--- Задание ---
Перепишите строки материала от строки с «Within the photo, how» до строки с «9.86 metres» включительно, масштабировав расстояния в ответах: умножьте каждое на 1,1 и округлите до прежнего числа знаков после запятой, половины вверх. Остальной текст этих строк оставьте без изменений.

--- Материал задания ---

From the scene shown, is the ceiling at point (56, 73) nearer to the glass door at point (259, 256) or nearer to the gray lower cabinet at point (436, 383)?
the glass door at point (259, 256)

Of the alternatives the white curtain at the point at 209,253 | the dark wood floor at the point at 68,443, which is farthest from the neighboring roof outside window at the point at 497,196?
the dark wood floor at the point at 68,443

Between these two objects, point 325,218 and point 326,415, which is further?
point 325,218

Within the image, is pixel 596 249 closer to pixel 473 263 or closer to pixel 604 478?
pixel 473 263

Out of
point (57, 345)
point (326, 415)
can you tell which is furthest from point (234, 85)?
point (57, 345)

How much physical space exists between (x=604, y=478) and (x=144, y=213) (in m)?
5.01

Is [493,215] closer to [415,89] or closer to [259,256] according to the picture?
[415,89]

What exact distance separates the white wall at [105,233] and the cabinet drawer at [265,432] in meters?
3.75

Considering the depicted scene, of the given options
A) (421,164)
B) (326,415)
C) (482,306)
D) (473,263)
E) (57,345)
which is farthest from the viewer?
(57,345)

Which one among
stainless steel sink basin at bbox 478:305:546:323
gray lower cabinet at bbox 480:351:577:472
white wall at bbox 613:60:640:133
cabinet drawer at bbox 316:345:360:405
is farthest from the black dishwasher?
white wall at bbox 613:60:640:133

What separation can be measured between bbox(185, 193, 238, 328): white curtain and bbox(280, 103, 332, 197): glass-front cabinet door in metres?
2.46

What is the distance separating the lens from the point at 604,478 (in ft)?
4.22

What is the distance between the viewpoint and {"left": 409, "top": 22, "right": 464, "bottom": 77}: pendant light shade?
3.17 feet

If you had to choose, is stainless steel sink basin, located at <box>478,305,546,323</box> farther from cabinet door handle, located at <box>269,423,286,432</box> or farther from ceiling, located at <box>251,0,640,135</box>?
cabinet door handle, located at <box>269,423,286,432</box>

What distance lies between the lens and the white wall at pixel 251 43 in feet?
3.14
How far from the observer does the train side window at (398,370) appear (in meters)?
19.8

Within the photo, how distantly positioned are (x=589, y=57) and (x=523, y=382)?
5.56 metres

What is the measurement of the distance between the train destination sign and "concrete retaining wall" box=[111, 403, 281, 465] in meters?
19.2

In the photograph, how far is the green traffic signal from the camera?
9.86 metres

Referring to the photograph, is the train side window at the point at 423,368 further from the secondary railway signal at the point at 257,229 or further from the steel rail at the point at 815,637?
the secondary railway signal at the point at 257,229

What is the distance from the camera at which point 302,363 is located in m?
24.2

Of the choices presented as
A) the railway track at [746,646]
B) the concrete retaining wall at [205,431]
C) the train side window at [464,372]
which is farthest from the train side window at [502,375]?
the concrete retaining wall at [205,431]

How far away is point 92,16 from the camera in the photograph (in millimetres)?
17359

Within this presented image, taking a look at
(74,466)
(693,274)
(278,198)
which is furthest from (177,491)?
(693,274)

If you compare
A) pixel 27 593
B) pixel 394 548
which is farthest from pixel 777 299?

--- Ответ ---
Within the photo, how distantly positioned are (x=589, y=57) and (x=523, y=382)?
6.12 metres

What is the measurement of the distance between the train destination sign and "concrete retaining wall" box=[111, 403, 281, 465] in meters?
21.1

In the photograph, how far is the green traffic signal from the camera?
10.85 metres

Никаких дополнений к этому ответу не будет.